(Data items)
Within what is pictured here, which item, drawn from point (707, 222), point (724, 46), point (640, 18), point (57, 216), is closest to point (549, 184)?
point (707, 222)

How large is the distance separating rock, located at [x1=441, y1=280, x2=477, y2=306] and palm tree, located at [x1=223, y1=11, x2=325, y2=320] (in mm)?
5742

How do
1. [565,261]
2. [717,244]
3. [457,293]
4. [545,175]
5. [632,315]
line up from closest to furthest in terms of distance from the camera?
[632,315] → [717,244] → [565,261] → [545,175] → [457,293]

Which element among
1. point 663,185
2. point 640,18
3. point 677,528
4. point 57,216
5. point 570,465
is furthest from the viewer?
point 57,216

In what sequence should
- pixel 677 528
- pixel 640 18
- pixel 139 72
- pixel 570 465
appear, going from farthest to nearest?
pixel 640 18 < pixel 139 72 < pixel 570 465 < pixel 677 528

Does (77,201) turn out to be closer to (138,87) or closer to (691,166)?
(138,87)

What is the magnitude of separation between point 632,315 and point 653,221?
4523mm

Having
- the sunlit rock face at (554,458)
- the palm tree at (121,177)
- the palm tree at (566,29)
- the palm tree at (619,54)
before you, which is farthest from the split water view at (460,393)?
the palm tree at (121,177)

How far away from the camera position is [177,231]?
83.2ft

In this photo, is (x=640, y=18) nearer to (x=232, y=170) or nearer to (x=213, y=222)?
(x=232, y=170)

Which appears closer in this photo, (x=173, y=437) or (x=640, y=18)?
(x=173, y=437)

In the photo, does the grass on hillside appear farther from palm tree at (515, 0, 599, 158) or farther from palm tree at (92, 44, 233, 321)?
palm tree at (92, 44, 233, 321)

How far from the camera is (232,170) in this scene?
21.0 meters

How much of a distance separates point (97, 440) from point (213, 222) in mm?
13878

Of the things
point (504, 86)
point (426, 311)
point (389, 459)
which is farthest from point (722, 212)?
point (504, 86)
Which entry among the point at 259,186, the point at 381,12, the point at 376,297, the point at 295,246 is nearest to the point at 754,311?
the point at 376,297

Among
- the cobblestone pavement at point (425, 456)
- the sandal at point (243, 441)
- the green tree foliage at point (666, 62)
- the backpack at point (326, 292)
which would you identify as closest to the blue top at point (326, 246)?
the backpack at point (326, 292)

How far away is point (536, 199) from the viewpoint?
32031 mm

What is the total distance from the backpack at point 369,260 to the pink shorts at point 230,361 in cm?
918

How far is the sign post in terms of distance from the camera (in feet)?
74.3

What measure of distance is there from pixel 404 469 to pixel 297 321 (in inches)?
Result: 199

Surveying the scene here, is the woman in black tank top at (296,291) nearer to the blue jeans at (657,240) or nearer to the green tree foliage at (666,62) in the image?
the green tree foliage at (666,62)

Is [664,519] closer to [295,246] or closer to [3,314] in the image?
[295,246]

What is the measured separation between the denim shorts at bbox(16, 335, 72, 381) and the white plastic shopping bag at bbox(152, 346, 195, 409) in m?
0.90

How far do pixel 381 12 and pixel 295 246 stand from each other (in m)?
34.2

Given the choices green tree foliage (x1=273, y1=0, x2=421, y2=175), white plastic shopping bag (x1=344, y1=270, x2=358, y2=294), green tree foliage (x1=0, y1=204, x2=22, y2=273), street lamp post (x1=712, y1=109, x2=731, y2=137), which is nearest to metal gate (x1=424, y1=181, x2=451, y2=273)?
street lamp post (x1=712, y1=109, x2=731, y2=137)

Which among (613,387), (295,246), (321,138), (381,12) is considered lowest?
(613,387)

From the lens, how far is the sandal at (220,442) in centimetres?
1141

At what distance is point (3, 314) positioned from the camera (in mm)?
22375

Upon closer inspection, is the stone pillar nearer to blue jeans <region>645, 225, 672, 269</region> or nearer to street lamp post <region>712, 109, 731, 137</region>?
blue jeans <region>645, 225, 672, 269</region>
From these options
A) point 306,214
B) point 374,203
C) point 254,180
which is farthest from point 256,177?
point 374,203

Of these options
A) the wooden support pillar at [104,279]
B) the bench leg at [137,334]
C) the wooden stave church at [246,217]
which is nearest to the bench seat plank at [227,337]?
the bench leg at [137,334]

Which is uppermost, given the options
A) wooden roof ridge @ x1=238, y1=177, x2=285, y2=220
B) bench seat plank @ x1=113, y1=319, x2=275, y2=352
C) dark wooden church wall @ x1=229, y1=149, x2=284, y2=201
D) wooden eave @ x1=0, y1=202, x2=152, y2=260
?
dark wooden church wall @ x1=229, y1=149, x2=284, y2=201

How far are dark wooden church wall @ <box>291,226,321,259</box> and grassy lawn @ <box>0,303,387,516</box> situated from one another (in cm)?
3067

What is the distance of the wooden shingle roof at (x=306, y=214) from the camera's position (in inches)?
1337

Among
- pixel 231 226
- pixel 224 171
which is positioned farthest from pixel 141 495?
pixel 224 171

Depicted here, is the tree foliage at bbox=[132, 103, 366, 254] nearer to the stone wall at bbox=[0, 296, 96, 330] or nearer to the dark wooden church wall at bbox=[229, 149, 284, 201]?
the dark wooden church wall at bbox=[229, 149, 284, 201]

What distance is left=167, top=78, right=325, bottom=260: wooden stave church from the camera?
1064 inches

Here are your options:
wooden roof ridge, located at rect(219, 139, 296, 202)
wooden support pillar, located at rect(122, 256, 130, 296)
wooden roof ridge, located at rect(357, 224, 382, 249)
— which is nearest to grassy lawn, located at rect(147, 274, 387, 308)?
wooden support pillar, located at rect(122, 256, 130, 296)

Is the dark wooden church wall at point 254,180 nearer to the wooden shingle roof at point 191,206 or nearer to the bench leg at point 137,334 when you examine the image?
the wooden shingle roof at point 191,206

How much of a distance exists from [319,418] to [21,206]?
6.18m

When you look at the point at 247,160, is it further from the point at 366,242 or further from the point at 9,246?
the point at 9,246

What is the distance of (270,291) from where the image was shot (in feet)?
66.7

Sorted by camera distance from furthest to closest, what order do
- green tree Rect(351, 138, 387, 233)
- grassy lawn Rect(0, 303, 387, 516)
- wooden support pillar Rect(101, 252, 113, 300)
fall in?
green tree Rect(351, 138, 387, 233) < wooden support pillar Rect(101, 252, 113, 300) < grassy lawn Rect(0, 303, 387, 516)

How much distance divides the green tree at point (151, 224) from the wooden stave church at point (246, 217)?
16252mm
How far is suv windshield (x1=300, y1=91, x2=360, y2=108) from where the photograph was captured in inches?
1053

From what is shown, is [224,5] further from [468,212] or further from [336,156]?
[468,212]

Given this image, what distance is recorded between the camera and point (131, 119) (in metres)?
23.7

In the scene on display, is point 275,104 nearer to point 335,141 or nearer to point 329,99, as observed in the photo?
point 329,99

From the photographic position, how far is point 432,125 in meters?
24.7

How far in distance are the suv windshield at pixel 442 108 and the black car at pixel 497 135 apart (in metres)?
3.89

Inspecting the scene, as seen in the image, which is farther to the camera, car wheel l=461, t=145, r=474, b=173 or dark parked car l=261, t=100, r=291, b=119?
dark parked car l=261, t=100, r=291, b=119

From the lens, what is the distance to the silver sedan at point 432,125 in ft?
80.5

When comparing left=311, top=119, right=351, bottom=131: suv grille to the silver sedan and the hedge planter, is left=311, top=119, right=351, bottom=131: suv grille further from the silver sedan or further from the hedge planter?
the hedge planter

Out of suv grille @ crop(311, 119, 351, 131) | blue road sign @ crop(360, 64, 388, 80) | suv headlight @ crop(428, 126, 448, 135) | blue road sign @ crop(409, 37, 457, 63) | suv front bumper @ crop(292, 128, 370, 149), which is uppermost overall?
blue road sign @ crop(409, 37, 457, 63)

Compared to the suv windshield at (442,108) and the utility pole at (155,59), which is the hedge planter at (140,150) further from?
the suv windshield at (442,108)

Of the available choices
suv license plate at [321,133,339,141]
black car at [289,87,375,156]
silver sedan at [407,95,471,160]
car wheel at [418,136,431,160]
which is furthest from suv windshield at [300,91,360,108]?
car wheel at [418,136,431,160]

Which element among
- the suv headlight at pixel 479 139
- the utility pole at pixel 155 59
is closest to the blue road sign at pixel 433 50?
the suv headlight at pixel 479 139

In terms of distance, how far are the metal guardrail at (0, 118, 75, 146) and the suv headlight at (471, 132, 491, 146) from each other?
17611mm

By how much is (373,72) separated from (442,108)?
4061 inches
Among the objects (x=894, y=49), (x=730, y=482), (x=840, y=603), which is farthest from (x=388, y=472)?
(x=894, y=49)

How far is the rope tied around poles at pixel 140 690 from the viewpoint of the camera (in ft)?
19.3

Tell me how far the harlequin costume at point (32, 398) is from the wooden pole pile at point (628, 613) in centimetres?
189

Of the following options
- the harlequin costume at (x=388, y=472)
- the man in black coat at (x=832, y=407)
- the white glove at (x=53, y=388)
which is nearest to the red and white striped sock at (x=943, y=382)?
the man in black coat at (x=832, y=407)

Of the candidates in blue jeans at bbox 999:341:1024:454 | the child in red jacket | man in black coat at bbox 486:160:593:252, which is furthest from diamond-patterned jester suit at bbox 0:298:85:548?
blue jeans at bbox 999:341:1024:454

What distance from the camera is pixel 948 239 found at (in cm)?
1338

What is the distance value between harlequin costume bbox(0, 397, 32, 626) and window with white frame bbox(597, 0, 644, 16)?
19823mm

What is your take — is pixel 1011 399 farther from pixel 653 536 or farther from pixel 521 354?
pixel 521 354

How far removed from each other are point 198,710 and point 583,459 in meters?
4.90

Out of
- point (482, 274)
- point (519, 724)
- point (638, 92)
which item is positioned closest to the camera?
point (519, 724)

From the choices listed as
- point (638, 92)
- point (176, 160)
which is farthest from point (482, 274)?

_EXERCISE DETAILS_
Copy everything from the line containing "What is your" down to the end of the listing, keeping each line word for word.

_OUTPUT FOR THIS EXERCISE_
What is your take — is pixel 1011 399 farther from pixel 653 536 or farther from pixel 521 354?
pixel 521 354

How far removed from each other are point 198,710 and point 583,459 in meters?
4.90

Out of
- point (482, 274)
- point (519, 724)
- point (638, 92)
which item is positioned closest to the camera?
point (519, 724)

From the choices listed as
- point (638, 92)
- point (176, 160)
which is farthest from point (482, 274)?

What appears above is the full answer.